I don't think there is a "quotation marks" character class in Python's regex implementation so you'll have to do the matching yourself.
You could keep a list of common quotation mark unicode characters (here's a list for a good start) and build the part of regex that matches quotation marks programmatically.
I can only help you with the original question about quotations marks. As it turns out, Unicode defines many properties per character and these are all available though the Unicode Character Database. "Quotation mark" is one of these properties.

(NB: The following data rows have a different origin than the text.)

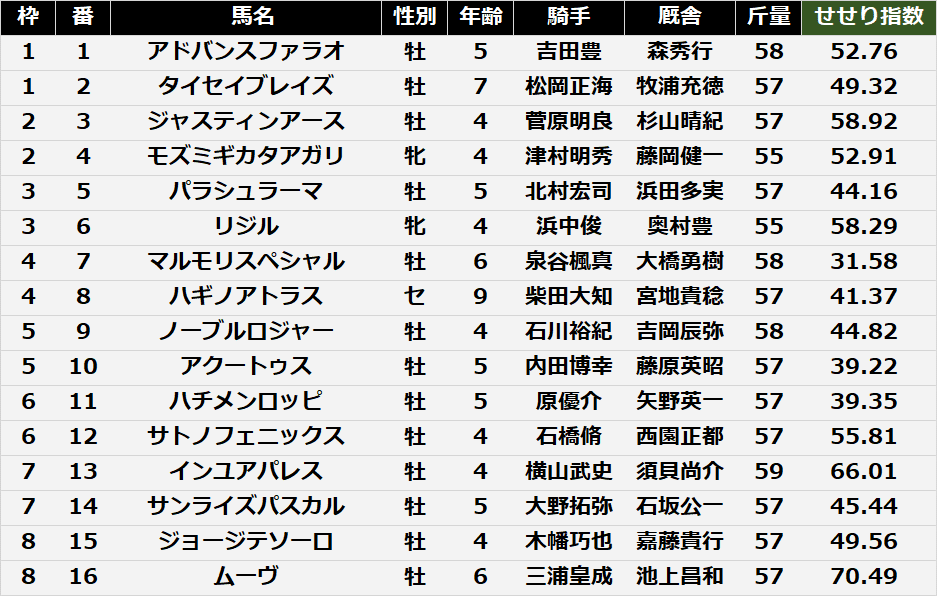 | 枠 | 番 | 馬名 | 性別 | 年齢 | 騎手 | 厩舎 | 斤量 | せせり指数 |
|---|---|---|---|---|---|---|---|---|
| 1 | 1 | アドバンスファラオ | 牡 | 5 | 吉田豊 | 森秀行 | 58 | 52.76 |
| 1 | 2 | タイセイブレイズ | 牡 | 7 | 松岡正海 | 牧浦充徳 | 57 | 49.32 |
| 2 | 3 | ジャスティンアース | 牡 | 4 | 菅原明良 | 杉山晴紀 | 57 | 58.92 |
| 2 | 4 | モズミギカタアガリ | 牝 | 4 | 津村明秀 | 藤岡健一 | 55 | 52.91 |
| 3 | 5 | パラシュラーマ | 牡 | 5 | 北村宏司 | 浜田多実 | 57 | 44.16 |
| 3 | 6 | リジル | 牝 | 4 | 浜中俊 | 奥村豊 | 55 | 58.29 |
| 4 | 7 | マルモリスペシャル | 牡 | 6 | 泉谷楓真 | 大橋勇樹 | 58 | 31.58 |
| 4 | 8 | ハギノアトラス | セ | 9 | 柴田大知 | 宮地貴稔 | 57 | 41.37 |
| 5 | 9 | ノーブルロジャー | 牡 | 4 | 石川裕紀 | 吉岡辰弥 | 58 | 44.82 |
| 5 | 10 | アクートゥス | 牡 | 5 | 内田博幸 | 藤原英昭 | 57 | 39.22 |
| 6 | 11 | ハチメンロッピ | 牡 | 5 | 原優介 | 矢野英一 | 57 | 39.35 |
| 6 | 12 | サトノフェニックス | 牡 | 4 | 石橋脩 | 西園正都 | 57 | 55.81 |
| 7 | 13 | インユアパレス | 牡 | 4 | 横山武史 | 須貝尚介 | 59 | 66.01 |
| 7 | 14 | サンライズパスカル | 牡 | 5 | 大野拓弥 | 石坂公一 | 57 | 45.44 |
| 8 | 15 | ジョージテソーロ | 牡 | 4 | 木幡巧也 | 嘉藤貴行 | 57 | 49.56 |
| 8 | 16 | ムーヴ | 牡 | 6 | 三浦皇成 | 池上昌和 | 57 | 70.49 |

How many different types of quotes exist?
29, according to Unicode, see below.
The Unicode standard brings us a definitive text file on Unicode properties, PropList.txt, among which a list of quotation marks. Since Python does not support all Unicode properties in regular expressions, you cannot currently use \p{QuotationMark}. However, it's trivial to create a regular expression character class:
// placed on multiple lines for readability, remove spaces
// and then place in your regex in place of the current quotes
[\u0022 \u0027 \u00AB \u00BB
\u2018 \u2019 \u201A \u201B
\u201C \u201D \u201E \u201F
\u2039 \u203A \u300C \u300D
\u300E \u300F \u301D \u301E
\u301F \uFE41 \uFE42 \uFE43
\uFE44 \uFF02 \uFF07 \uFF62
\uFF63]
As "tchrist" pointed out above, you can save yourself the trouble by using Matthew Barnett's regex library which supports \p{QuotationMark}.
Turns out there's a much easier way to do this. Just append the literal 'u' in front of your regex you write in python.
regexp = ru'\"*\“*'
Make sure you use the re.UNICODE flag when you want to compile/search/match your regex to your string.
re.findall(regexp, string, re.UNICODE)
Don't forget to include the
#!/usr/bin/python
# -*- coding:utf-8 -*-
at the start of the source file to make sure unicode strings can be written in your source file.